Stored items:
++++++++++++++++++++

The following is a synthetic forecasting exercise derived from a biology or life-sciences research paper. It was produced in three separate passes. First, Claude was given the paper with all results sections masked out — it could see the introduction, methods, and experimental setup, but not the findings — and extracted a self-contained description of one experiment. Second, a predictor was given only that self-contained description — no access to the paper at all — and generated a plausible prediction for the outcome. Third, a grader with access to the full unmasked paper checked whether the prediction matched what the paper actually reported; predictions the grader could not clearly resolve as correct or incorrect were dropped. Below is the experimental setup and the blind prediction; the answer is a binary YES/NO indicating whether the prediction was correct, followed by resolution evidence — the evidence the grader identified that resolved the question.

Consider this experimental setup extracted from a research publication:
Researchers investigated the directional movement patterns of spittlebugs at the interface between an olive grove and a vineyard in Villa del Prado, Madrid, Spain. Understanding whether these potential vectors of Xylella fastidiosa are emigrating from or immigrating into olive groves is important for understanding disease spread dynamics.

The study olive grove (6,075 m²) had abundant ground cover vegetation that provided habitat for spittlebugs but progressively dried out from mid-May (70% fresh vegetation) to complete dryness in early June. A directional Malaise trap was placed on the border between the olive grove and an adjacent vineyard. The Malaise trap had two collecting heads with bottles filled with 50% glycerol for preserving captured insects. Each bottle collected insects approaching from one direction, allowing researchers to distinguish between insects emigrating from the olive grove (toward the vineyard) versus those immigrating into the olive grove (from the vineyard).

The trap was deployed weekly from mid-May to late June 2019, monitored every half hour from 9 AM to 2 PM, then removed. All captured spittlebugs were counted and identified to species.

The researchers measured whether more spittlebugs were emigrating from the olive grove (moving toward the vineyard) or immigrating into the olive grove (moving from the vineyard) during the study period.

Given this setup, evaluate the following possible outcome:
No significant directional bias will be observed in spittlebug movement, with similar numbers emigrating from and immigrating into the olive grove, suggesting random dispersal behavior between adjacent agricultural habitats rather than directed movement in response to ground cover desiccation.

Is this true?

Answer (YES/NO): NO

++++++++++++++++++++

§ **PROBLEM TO SOLVE**
Search the entries above for "June". Return every line that has it.

§ **EXPECTED OUTPUT**
The study olive grove (6,075 m²) had abundant ground cover vegetation that provided habitat for spittlebugs but progressively dried out from mid-May (70% fresh vegetation) to complete dryness in early June. A directional Malaise trap was placed on the border between the olive grove and an adjacent vineyard. The Malaise trap had two collecting heads with bottles filled with 50% glycerol for preserving captured insects. Each bottle collected insects approaching from one direction, allowing researchers to distinguish between insects emigrating from the olive grove (toward the vineyard) versus those immigrating into the olive grove (from the vineyard).
The trap was deployed weekly from mid-May to late June 2019, monitored every half hour from 9 AM to 2 PM, then removed. All captured spittlebugs were counted and identified to species.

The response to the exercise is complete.